1 — Une petite majorité de Français soutient l’entrée de l’Ukraine dans l’Union et l’OTAN

L’adhésion de l’Ukraine à l’Union et l’OTAN fait débat en Europe. Si l’Union européenne a bien accordé le statut de candidat à l’Ukraine en juin 2022, et que l’ouverture des négociations pourrait avoir lieu le 16 décembre prochain, le sommet de l’OTAN à Vilnius en juillet 2023 n’a pas fondamentalement fait évoluer la question de l’entrée de l’Ukraine dans l’alliance. 

Emmanuel Macron et le gouvernement français soutiennent désormais l’intégration de l’Ukraine dans les structures européennes et transatlantiques. La population française, cependant, est parmi les plus divisées sur la question. 51 % des personnes interrogées en France sont en faveur de l’entrée de l’Ukraine dans l’OTAN, et 52 % de son entrée dans l’Union. Près d’un tiers de la population (32 % et 33 % respectivement) s’opposent aux deux propositions. Les résultats sont stables depuis 2022, lorsque 52 % des Français disaient soutenir l’entrée dans l’OTAN, et 55 % dans l’Union. Une partie non négligeable de l’opinion publique (entre 15 et 17 %) n’a pas d’opinion sur le sujet, ou n’a pas souhaité répondre.

La France se révèle ainsi l’un des pays les plus sceptiques parmi les 14 couverts par l’étude, puisque seules les personnes interrogées en Allemagne ont exprimé un soutien encore plus faible (45 % des Allemands sont en faveur de l’entrée de l’Ukraine dans l’OTAN).
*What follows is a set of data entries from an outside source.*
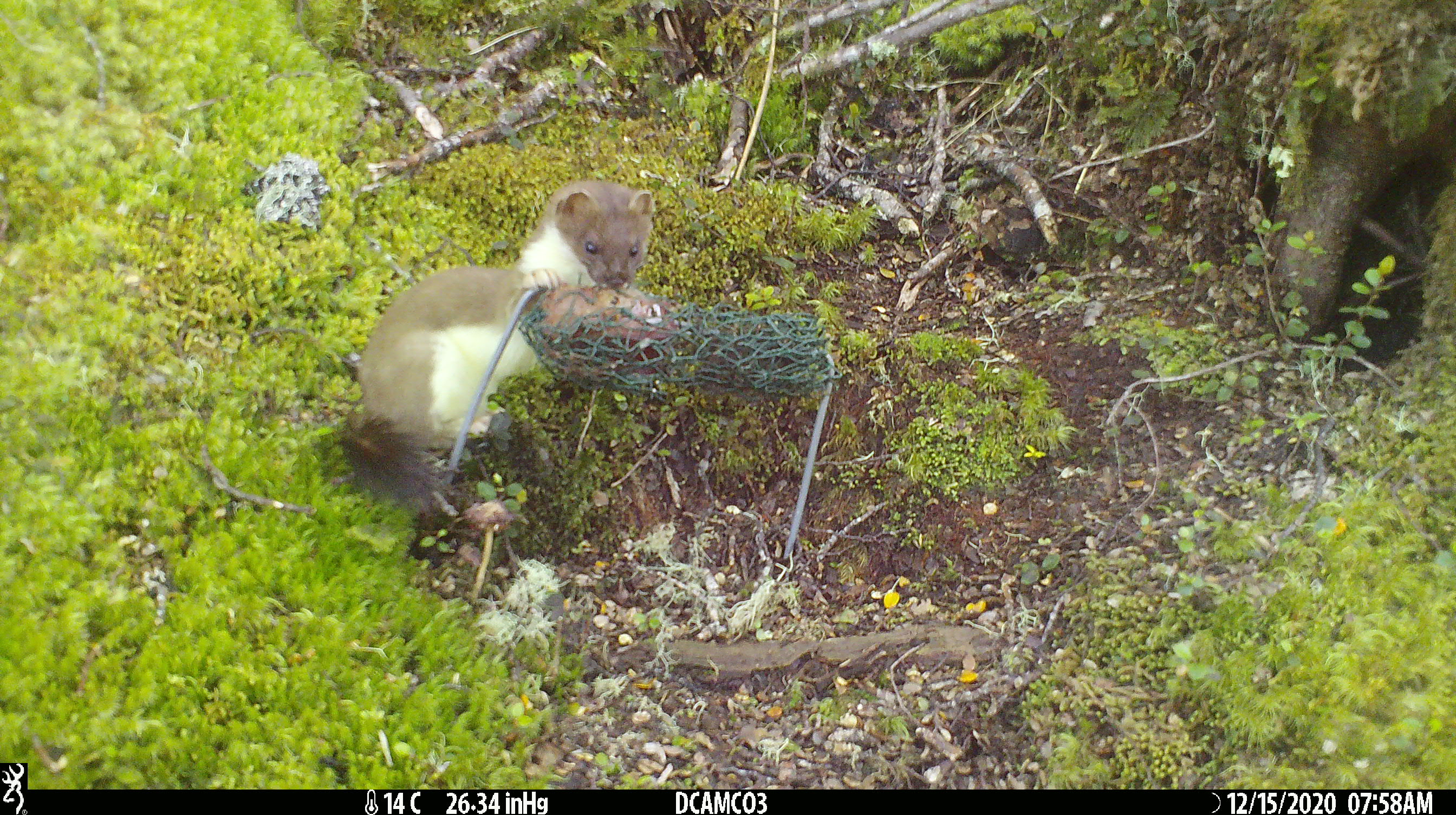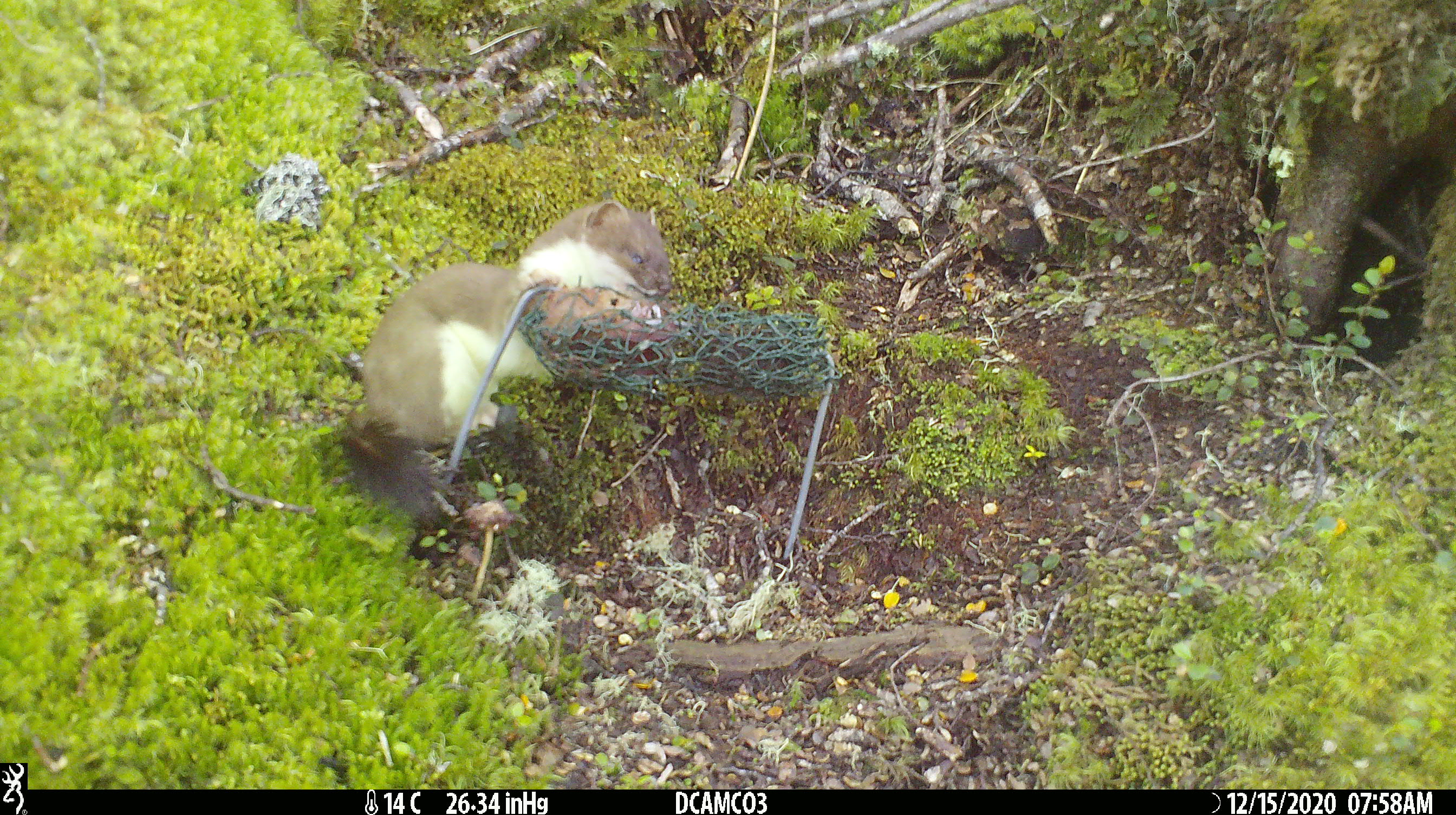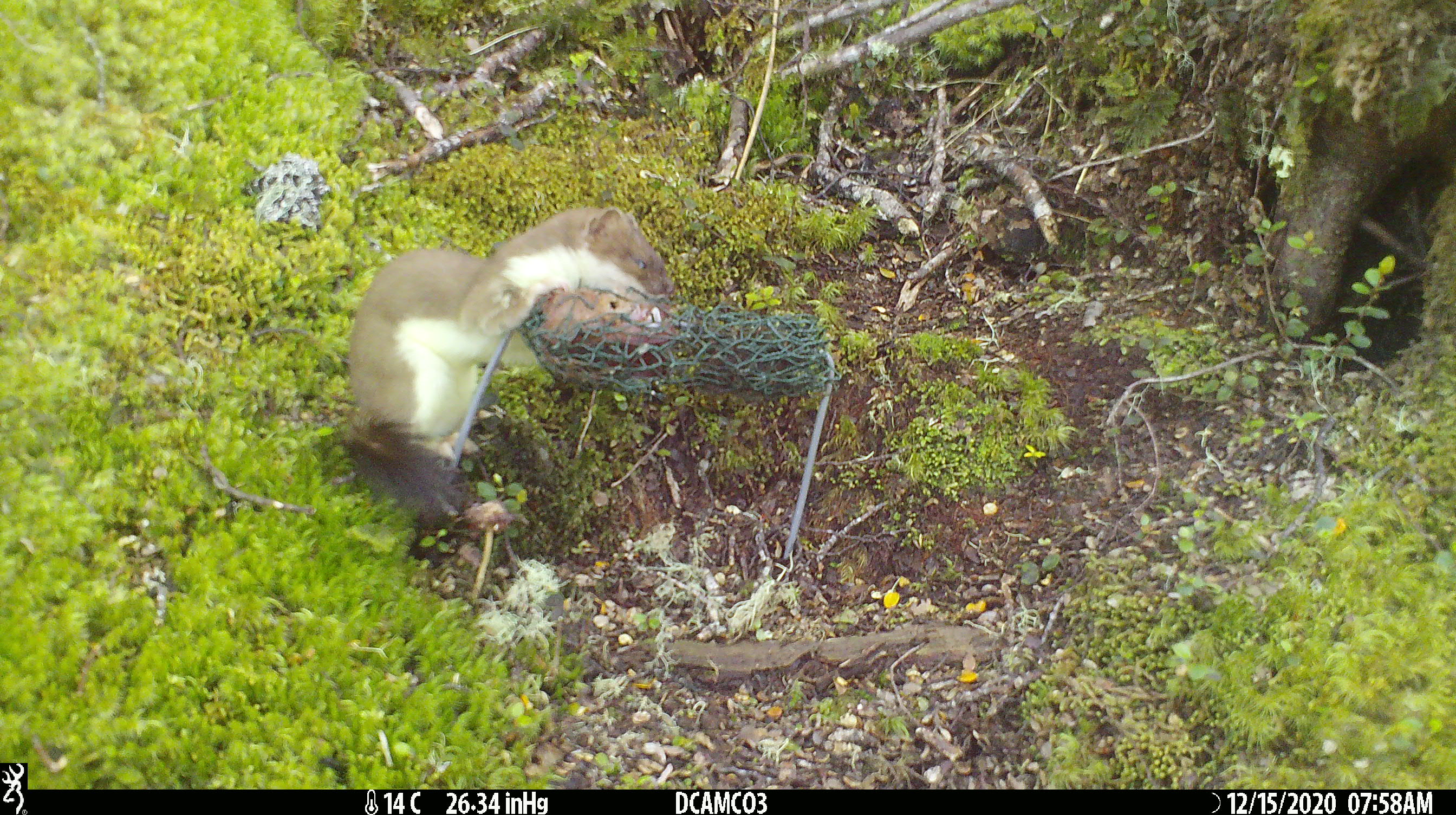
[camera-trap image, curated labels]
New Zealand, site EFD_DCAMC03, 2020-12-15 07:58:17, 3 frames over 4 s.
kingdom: Animalia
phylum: Chordata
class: Mammalia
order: Carnivora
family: Mustelidae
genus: Mustela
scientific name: Mustela erminea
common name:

Loin du désaccord politique entre Berlin et Paris, les résultats du sondage mettent en lumière une convergence des perceptions entre les deux populations. À l’inverse, les réponses au Portugal (78 % en faveur de l’entrée de l’Ukraine dans l’OTAN, et 81 % dans l’Union), en Lituanie (76 % et 77 %) ou en Pologne (71 % et 72 %) révèlent un soutien populaire important dans plusieurs pays européens.  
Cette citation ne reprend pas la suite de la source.